2025/06/22
Smith & Wesson Model 19 のメカニズム
Gun Professionals 2014年9月号に掲載
オートピストルの普及でリボルバー人気は過去のものと思っていたが、最近復活の兆しを見せている。コンシールドキャリーウエポン(CCW)のライセンスが多くの州で許可されているからだ。携帯する上において、装弾数の多さにこだわらないのであれば、小型リボルバーにはいくつかのメリットがある。
リボルバーと言えば6発シリンダーと相場が決まっていたのだが、これを5発とし、さらにシリンダーから贅肉を落としたものが出てきた。また最近では、マテリアルの選択の域が広がり、リボルバーでもポリマー採用はめずらしくなくなりつつある。これにより、これまで考えられなかった軽量化が実現し、.357マグナムで500g以下というのも登場している。5発でよければリボルバーはCCW向きだ。もっとも大きなメリットは、使う弾の威力の強弱、ブレットの形状に関係なくトリガーを引けば弾が確実に出ることだ。オートならフィーディングトラブルが起こった場合を想定し、引っ掛かったケース(薬莢)を素早く排除する技術などをトレーニングする必要がある。リボルバーならそんな心配はない。
編集部からS&W Kフレーム、モデル19コンバットマグナム(.357マグナム)のメカ解説のリクエストが来た。モデル19はポリマーフレームや、CHLに適合する小型シリンダーを搭載した最先端モデルではなく、従来型のクラシックモデルだが、今回の主題にはモデル19でなくてはならないのだそうだ。
幸いなことに、S&Wリボルバーは右側面のサイドプレートを外せばメカがほぼ丸見えなのでカッタウェイする必要がない。

サムピース(ボルトと連動している)をマズル方向に押し、シリンダーをシューターから見て左にオープンする。シリンダーが閉じられている時、シリンダー内のエキストラクターの中央から突き出したプランジャー形状のセンターピン先端がボルトを押しながらフレームのホールに入っている。シリンダーをフレームに保持するのはセンターピンだけとなる。DAリボルバーは元々それだけだったのだがその後、エキストラクターロッドの先端をバレルのチャネル(溝)部で保持するプランジャー/スプリングのロッキングボルトが追加された。しかしこれはあくまでも支えの役目しかない。

**出題課題 A**
引用文によると、ポリマー採用などによる軽量化で、.357マグナムのリボルバーはどの程度の重さのものまで登場していますか。

**保存データ**

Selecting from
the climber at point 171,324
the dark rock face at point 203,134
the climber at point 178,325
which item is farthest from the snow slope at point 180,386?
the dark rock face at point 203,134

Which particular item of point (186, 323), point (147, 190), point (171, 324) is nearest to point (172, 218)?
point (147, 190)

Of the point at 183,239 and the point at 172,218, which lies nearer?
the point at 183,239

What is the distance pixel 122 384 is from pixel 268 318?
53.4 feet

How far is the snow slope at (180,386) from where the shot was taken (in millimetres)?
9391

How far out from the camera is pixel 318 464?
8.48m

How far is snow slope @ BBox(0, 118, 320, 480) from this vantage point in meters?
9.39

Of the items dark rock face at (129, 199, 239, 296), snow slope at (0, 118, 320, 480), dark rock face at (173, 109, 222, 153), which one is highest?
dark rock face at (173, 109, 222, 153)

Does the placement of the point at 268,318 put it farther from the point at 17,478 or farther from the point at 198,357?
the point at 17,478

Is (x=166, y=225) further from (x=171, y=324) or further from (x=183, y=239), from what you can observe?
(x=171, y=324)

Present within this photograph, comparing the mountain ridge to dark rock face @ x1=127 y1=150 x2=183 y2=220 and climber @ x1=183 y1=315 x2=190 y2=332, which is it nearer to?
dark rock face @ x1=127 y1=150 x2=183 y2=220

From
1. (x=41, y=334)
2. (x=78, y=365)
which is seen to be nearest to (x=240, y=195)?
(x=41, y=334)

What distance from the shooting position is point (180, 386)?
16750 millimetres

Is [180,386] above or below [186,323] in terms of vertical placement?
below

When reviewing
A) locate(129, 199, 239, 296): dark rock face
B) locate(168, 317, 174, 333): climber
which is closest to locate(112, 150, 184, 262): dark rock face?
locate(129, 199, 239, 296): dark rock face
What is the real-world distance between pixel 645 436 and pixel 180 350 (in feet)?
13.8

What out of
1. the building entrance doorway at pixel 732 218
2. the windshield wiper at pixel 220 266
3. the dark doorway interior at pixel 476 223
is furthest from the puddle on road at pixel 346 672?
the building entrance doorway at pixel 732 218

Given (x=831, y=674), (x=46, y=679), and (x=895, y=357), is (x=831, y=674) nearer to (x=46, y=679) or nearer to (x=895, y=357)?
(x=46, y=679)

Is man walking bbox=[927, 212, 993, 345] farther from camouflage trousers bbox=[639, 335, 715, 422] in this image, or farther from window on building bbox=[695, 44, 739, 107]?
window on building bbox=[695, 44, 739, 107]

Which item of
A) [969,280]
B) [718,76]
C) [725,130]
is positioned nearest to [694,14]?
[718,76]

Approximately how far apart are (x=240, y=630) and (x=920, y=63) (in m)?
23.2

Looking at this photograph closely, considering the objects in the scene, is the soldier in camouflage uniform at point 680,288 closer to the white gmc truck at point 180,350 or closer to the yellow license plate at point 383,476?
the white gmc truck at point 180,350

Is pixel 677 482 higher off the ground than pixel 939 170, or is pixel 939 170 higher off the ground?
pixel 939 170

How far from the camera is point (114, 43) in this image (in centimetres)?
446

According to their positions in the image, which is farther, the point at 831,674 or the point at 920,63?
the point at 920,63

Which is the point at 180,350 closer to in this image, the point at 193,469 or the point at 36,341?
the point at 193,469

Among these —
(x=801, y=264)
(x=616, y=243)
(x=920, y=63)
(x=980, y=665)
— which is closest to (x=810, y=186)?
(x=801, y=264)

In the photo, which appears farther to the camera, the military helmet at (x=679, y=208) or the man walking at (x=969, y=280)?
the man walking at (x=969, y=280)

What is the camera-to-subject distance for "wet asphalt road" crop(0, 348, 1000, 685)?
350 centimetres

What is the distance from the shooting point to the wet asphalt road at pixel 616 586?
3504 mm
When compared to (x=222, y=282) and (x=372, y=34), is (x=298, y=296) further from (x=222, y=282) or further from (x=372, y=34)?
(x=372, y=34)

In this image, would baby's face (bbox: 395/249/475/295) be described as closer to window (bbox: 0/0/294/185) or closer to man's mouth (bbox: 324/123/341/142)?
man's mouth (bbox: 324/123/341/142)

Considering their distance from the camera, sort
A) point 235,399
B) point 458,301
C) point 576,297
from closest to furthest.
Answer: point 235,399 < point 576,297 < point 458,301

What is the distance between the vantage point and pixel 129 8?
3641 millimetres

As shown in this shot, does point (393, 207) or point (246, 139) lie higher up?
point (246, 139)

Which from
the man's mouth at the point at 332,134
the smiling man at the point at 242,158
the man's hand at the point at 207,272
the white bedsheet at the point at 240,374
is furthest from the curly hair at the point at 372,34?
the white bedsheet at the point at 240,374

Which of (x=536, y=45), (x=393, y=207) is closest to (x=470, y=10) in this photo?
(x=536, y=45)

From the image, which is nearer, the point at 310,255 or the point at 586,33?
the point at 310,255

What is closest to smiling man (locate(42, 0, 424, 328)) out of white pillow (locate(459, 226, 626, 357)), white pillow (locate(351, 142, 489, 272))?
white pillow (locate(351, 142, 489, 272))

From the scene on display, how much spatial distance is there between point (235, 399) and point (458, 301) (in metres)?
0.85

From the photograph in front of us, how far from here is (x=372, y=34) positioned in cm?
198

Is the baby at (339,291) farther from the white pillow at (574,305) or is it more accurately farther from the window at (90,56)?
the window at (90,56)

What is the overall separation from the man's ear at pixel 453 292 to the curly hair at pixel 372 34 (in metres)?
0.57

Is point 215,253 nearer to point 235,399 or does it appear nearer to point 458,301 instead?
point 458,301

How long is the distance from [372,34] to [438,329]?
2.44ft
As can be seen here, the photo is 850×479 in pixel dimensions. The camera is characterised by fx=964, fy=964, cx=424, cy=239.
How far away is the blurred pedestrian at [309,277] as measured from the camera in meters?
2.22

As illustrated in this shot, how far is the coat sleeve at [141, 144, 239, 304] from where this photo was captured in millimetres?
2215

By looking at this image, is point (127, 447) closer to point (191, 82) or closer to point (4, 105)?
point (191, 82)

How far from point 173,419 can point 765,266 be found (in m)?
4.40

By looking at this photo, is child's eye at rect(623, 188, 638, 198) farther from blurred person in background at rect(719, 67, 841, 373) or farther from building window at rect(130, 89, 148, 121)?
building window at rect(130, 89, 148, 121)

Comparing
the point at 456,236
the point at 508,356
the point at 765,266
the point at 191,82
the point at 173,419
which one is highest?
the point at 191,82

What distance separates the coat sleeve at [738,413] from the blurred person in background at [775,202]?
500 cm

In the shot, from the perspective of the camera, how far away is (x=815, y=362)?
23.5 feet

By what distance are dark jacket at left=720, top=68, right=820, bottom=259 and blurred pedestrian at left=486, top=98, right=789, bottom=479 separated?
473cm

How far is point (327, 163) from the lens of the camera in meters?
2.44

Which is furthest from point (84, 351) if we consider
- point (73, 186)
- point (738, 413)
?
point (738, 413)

**出題課題 B**
リストのうち、「asphalt」という語を含む行がいくつあるかを数え、その数のみをお答えください。

**解答全文 A**
500g以下のものが登場しています。

**解答全文 B**
2